— begin Selection —

14 min read · Chapter 23 of 117

YOUR great object, dear young friend, now that you know the Lord Jesus to be your Saviour, should be to live for Him. Life is like a battlefield; it is a struggle. The world would have your heart, and God says to you, “My son, give Me thy heart.” Who then is to have your heart, your affections, and the strength of your life?
The whole question of living for Jesus, or living for the world, depends upon where your heart is. You need not make a number of promises or resolutions, for if your heart is really given to the Lord you will live for Him. If on the other hand your heart is only half for Christ then it is all for the world. “Ye cannot serve God and Mammon.”
There are precious years of your life, Christian boys and girls. “The way the twig is bent the bough’s inclined.” Every day spent with God is a day spent for God. Every day of your youth given to the world is bending the twig crooked. You could not straighten an old twisted oak tree, and the way the early days of your lives are spent will affect your whole life.
We cannot believe that any one of you is so selfish as to say, “I am saved, I am going to heaven, therefore I can live for myself.”
The Plagues of Egypt.
THE children of Israel were sorely downcast when they found, that, instead of obtaining liberty, their bonds were increased. Moses also was so distressed that he said to the Lord, “Why is it that Thou hast sent me?”
The trial of faith is always hard to bear. But the Lord sustains His own. He is very pitiful and of tender mercy. He answered Moses, “Now shalt thou see what I will do to Pharaoh!” The hopelessness of Israel became the moment for the Lord to show His power. And more, for beyond the promise of His power, the Lord revealed His name to His people as Jehovah. When God gives His people to know Him by a special name He gives them all that that name covers. Think how much the name of “mother” contains for a child. What love, what service, what kindness! The name of friend also covers many beautiful acts and thoughts of love, but not so many as that of mother.

— end Selection —

# [Problems and tasks]
1 – According to the selection, why does a young Christian not need to make a number of promises or resolutions? Answer in one to three sentences.
2 – Put everything in the entries, from the line containing "How far is white" down through the final line of the entries, into a JSON list of strings with one string per line, leaving out blank lines.

— begin Records for this task —

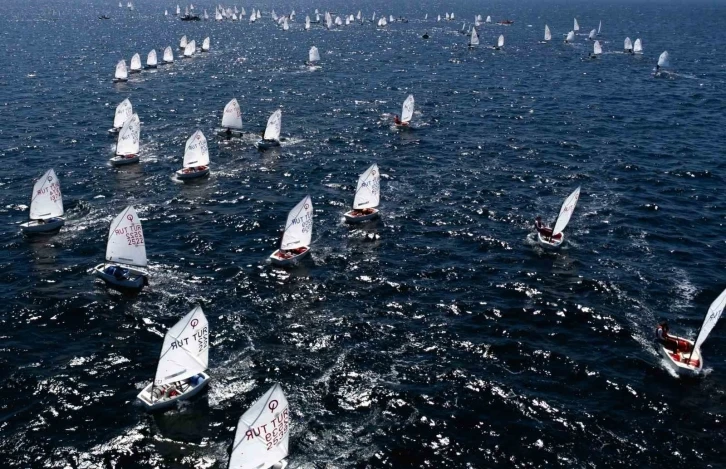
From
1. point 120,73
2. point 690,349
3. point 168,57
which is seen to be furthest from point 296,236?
point 168,57

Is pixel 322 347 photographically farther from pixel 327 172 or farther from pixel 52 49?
pixel 52 49

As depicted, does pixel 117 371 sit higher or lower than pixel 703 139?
lower

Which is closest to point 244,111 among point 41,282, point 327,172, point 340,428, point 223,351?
point 327,172

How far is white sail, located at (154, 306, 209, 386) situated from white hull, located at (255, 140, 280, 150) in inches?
2338

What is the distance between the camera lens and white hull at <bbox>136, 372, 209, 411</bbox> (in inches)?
1716

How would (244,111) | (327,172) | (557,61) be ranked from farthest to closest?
(557,61), (244,111), (327,172)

— end Records for this task —

# [The replies]
1 – Making them is unnecessary because a young Christian whose heart is really given to the Lord will live for Him. The whole question of living for Jesus or for the world depends on where the heart is.

2 –
[
  "How far is white sail, located at (154, 306, 209, 386) situated from white hull, located at (255, 140, 280, 150) in inches?",
  "2338",
  "What is the distance between the camera lens and white hull at <bbox>136, 372, 209, 411</bbox> (in inches)?",
  "1716",
  "How would (244,111) | (327,172) | (557,61) be ranked from farthest to closest?",
  "(557,61), (244,111), (327,172)"
]